Greg Kihn´s voice sounds familar but i cant place him, his version is nice too.
i also love the red hot chili pepper cover (which sounds so much like a period piece. its probaly due to nostalgia that i love it so much)
the watchman cover that has a teenage feel but in the garage band direction
another version i love: Dave Van Ronk´s also garage but more washboard
outlaw blues
the morning benders is good
but i also like the great society´s
Taj Mahal & The Phantom Blues Band – Bob Dylan’s 115th Dream
is a great fun!
Mr Tamborine Man
i kinda like kumisolos version (or the little bit one can hear on youtube)
I also love Melanie Safka´s version. her voice is sweet in the non perfecion way.
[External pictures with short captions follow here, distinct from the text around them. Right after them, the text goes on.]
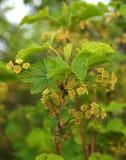 Groseille rouge de floraison (rubrum L de Ribes ) Image stock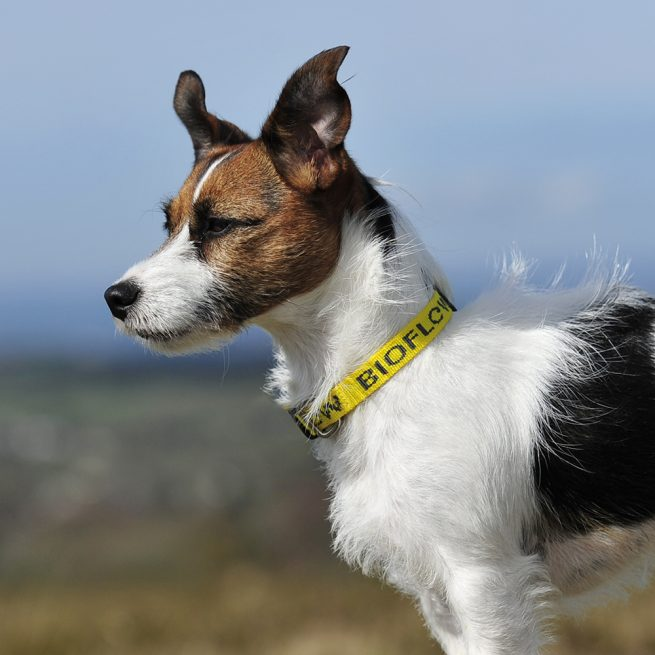 jack russell wearing a yellow bioflow dog collar
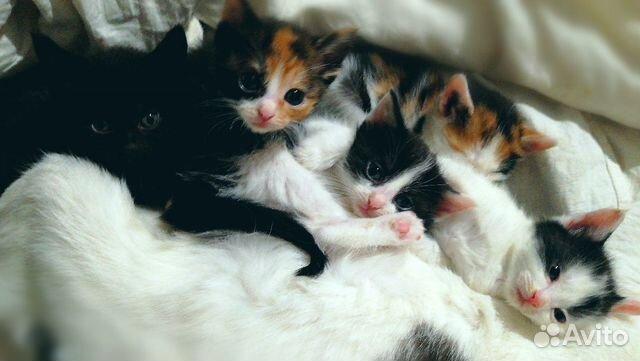 Котята на любой вкус  89879907788 купить 2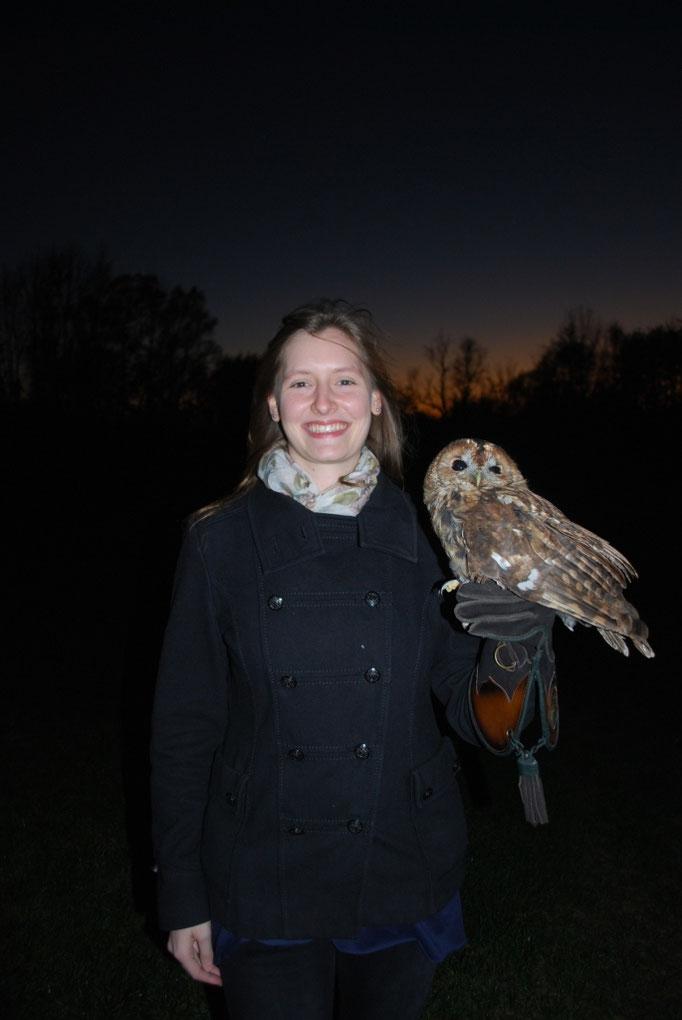 Waldkauz Dame Wieed, welche nach der Heilung ihres gebrochenen Flügels wieder ausgewildert werden konnte (Oktober 2015)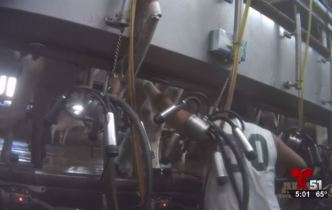 Revelan nuevo video del maltrato a animales en granja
It’s Alright Ma, I’m Only Bleedin
The Duhks – begins so clichee stripped down, but hey it works for me. (my music taste has never been suprising or haute coture)
also love: DEINE LAKAIEN´s cover probaly just because of the german sounding pronaucination. and the echoing “dark”-sound.feels like village disco in big industry warehouse (“Großraumdisko”)
It’s All Over Now, Baby Blue
Matthew Sweet & Susanna Hoffs´s version is to distracting/confusing for me. i could not listen to it in full lenght.
but it really liked the fast paced bad religion version
as always thanks for the work/article.